— START Extracted material —
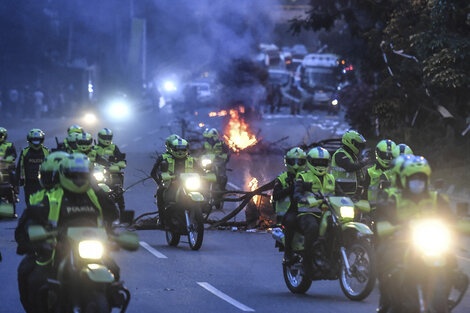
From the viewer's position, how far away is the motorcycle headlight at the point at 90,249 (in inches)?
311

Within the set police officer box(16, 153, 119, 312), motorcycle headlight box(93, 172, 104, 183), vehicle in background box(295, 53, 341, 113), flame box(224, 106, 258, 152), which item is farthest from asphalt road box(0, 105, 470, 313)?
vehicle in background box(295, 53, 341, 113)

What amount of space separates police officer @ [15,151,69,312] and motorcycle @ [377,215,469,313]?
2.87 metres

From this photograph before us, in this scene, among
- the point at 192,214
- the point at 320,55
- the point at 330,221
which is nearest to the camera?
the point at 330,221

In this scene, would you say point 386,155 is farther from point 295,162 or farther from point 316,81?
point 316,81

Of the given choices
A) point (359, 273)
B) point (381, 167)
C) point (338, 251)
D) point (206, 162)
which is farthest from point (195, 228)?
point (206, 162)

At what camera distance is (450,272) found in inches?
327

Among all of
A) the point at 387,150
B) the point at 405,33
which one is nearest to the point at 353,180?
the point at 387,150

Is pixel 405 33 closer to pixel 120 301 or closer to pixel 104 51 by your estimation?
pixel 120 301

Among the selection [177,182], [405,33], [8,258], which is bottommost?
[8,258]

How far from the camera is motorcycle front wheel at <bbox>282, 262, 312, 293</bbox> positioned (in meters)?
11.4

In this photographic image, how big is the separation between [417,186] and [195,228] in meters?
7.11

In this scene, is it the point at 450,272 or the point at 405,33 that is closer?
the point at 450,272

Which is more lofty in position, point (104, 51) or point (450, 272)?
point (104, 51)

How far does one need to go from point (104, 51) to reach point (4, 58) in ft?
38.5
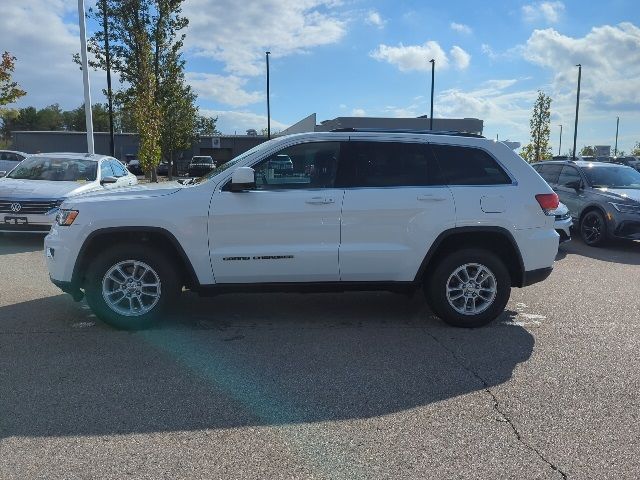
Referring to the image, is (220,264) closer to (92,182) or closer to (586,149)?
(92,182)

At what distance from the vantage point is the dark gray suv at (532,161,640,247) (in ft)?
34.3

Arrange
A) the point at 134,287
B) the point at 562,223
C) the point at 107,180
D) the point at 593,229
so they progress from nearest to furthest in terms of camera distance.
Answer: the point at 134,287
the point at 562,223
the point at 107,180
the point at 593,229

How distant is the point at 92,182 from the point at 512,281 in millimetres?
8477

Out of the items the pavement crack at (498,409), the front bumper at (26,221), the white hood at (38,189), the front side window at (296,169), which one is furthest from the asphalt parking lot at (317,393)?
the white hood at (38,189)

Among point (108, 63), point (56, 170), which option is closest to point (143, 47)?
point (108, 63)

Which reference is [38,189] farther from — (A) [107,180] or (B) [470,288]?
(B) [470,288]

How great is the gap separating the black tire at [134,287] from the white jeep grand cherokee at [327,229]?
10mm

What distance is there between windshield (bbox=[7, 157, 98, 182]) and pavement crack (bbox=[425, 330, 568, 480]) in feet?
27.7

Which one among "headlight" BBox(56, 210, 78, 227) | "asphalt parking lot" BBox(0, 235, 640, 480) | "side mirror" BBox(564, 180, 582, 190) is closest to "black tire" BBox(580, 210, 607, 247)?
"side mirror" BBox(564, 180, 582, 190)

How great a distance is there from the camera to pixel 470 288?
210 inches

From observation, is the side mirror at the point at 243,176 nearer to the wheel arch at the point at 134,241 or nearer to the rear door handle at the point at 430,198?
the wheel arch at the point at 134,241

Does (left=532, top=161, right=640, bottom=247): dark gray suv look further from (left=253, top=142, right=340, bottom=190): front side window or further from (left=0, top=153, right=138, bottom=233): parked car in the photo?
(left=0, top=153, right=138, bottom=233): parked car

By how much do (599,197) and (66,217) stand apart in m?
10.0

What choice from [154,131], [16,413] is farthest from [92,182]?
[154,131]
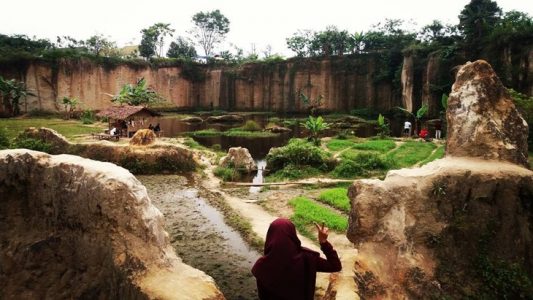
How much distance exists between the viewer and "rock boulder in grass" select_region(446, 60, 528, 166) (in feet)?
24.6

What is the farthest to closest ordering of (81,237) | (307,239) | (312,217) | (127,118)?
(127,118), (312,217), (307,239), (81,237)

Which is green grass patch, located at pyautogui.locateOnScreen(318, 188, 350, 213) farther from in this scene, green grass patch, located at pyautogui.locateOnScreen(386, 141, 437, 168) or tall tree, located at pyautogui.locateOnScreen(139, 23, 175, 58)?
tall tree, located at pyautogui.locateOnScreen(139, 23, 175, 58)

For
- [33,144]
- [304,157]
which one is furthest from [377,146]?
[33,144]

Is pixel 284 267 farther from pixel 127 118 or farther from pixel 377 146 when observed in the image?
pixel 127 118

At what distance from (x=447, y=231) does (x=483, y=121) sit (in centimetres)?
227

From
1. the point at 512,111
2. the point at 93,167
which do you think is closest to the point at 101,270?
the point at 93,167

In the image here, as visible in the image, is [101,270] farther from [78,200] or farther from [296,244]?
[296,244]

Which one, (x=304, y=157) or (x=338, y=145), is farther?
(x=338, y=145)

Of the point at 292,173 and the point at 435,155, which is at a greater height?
— END Extracted material —
Pictures are excluded; repeat every record exactly.

— Result of this exercise —
From the viewer's position, how far away is the motorcycle headlight at the point at 90,249 (in inches)?
311

Within the set police officer box(16, 153, 119, 312), motorcycle headlight box(93, 172, 104, 183), vehicle in background box(295, 53, 341, 113), flame box(224, 106, 258, 152), which item is farthest from asphalt road box(0, 105, 470, 313)?
vehicle in background box(295, 53, 341, 113)

What amount of space separates police officer @ [15,151,69,312] and motorcycle @ [377,215,469,313]?
2.87 metres

From this photograph before us, in this scene, among
- the point at 192,214
- the point at 320,55
- the point at 330,221
which is nearest to the camera?
the point at 330,221

In this scene, would you say point 386,155 is farther from point 295,162 or farther from point 316,81?
point 316,81

Of the given choices
A) point (359, 273)
B) point (381, 167)
C) point (338, 251)
D) point (206, 162)
which is farthest from point (195, 228)?
point (206, 162)

At what camera distance is (450,272) found in inches?
327

Among all of
A) the point at 387,150
B) the point at 405,33
which one is nearest to the point at 353,180?
the point at 387,150

Is pixel 405 33 closer to pixel 120 301 or closer to pixel 104 51 by your estimation?
pixel 120 301

Among the selection [177,182], [405,33], [8,258], which is bottommost?
[8,258]

How far from the camera is motorcycle front wheel at <bbox>282, 262, 312, 293</bbox> positioned (in meters)?
11.4

In this photographic image, how big is the separation between [417,186] and [195,228] in meters?
7.11

In this scene, is it the point at 450,272 or the point at 405,33 that is closer?
the point at 450,272

Which is more lofty in position, point (104, 51) or point (450, 272)?
point (104, 51)

How far does one need to go from point (104, 51) to reach point (4, 58) in ft?
38.5
Referring to the image, is (220,264) closer to (92,182) or closer to (586,149)?
(92,182)

At what distance from the vantage point is the dark gray suv at (532,161,640,247) (in ft)?
34.3

Arrange
A) the point at 134,287
B) the point at 562,223
C) the point at 107,180
D) the point at 593,229
so they progress from nearest to furthest in terms of camera distance.
Answer: the point at 134,287
the point at 562,223
the point at 107,180
the point at 593,229

How distant is the point at 92,182 from the point at 512,281 in millimetres?
8477

Out of the items the pavement crack at (498,409), the front bumper at (26,221), the white hood at (38,189), the front side window at (296,169), which one is furthest from the asphalt parking lot at (317,393)?
the white hood at (38,189)

Among point (108, 63), point (56, 170), which option is closest to point (143, 47)?
point (108, 63)

Which reference is [38,189] farther from — (A) [107,180] or (B) [470,288]?
(B) [470,288]

How great is the gap separating the black tire at [134,287] from the white jeep grand cherokee at [327,229]?
10mm

What distance is there between windshield (bbox=[7, 157, 98, 182]) and pavement crack (bbox=[425, 330, 568, 480]) in feet?
27.7

Which one among "headlight" BBox(56, 210, 78, 227) | "asphalt parking lot" BBox(0, 235, 640, 480) | "side mirror" BBox(564, 180, 582, 190) is closest to "black tire" BBox(580, 210, 607, 247)?
"side mirror" BBox(564, 180, 582, 190)

How great a distance is there from the camera to pixel 470 288?
210 inches

From observation, is the side mirror at the point at 243,176 nearer to the wheel arch at the point at 134,241 or nearer to the rear door handle at the point at 430,198?
the wheel arch at the point at 134,241

Does (left=532, top=161, right=640, bottom=247): dark gray suv look further from (left=253, top=142, right=340, bottom=190): front side window or further from (left=0, top=153, right=138, bottom=233): parked car in the photo?
(left=0, top=153, right=138, bottom=233): parked car

By how much do (599,197) and (66,217) stand apart in m?
10.0

What choice from [154,131], [16,413] is farthest from [92,182]?
[154,131]
How much distance exists between the viewer and "rock boulder in grass" select_region(446, 60, 528, 166) (in feet)?
24.6

What is the farthest to closest ordering of (81,237) | (307,239) | (312,217) | (127,118)?
(127,118), (312,217), (307,239), (81,237)

Which is green grass patch, located at pyautogui.locateOnScreen(318, 188, 350, 213) farther from in this scene, green grass patch, located at pyautogui.locateOnScreen(386, 141, 437, 168) or tall tree, located at pyautogui.locateOnScreen(139, 23, 175, 58)?
tall tree, located at pyautogui.locateOnScreen(139, 23, 175, 58)

For
- [33,144]
- [304,157]
which one is furthest from [377,146]?
[33,144]

Is pixel 284 267 farther from pixel 127 118 or farther from pixel 377 146 when observed in the image?
pixel 127 118

At what distance from (x=447, y=231) does (x=483, y=121) sit (in centimetres)?
227

From
1. the point at 512,111
2. the point at 93,167
which do you think is closest to the point at 101,270?
the point at 93,167

In the image here, as visible in the image, is [101,270] farther from [78,200] or farther from [296,244]?
[296,244]

Which one, (x=304, y=157) or (x=338, y=145), is farther?
(x=338, y=145)

Of the point at 292,173 and the point at 435,155, which is at a greater height?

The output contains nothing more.